▶ QUÉ HACER
Responde a estas preguntas sobre el texto extraído:
1. ¿Frente a qué edificio se quemó a lo bonzo el rumano?
2. ¿Cuántos años de moratoria laboral se impusieron en los acuerdos de adhesión?
3. ¿Qué prenda no va a vestir ningún vernáculo en nuestras calles?

Desde Dentro Ricardo Peytaví
El fin del paraíso imaginario
El Día, , 06-09-2007LAS IMÁGENES de un rumano quemándose a lo bonzo frente a la Subdelegación del Gobierno de Castellón deberían invitar a pensar, con seriedad y sin posturas preconcebidas, sobre lo que está ocurriendo en España. Fundamentalmente porque Rumanía es, a día de hoy, un país tan comunitario como Francia o Alemania; sólo por citar a las tradicionales locomotoras que tiran de la UE. Por lo tanto, un rumano no debería tener impedimentos para trabajar en España, salvados esos dos años de moratoria laboral impuesta en los acuerdos de adhesión. Normativa que no se está cumpliendo a rajatabla, ni muchísimo menos, entre otras cosas porque resulta absurda. Además, ¿por qué un rumano y un griego sí, y un ecuatoriano o un colombiano no? Al menos con los sudamericanos nos entendemos en una única lengua común. Y en el caso de los canarios, hasta hablamos con su mismo acento. Es difícil que los isleños, los andaluces o los eternamente altivos catalanes o vascos adopten no ya las costumbres que nos traen los inmigrantes procedentes de África, sino las que importan ciudadanos de los antes denominados países del Este. Ningún vernáculo va a vestirse con chilaba en nuestras calles, aunque sea el atuendo más cómodo cuando hace calor. Lo que nos cambia es lo que se nos cuela como afín y admitimos como propio sin ningún reparo. Aunque ese es otro asunto demasiado interesante para despacharlo en dos líneas. Otro día.

▶ DATOS PROPORCIONADOS
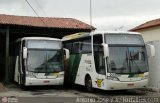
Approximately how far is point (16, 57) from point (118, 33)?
8070 mm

▶ SOLUCIÓN
1. Frente a la Subdelegación del Gobierno de Castellón.
2. Dos años.
3. La chilaba.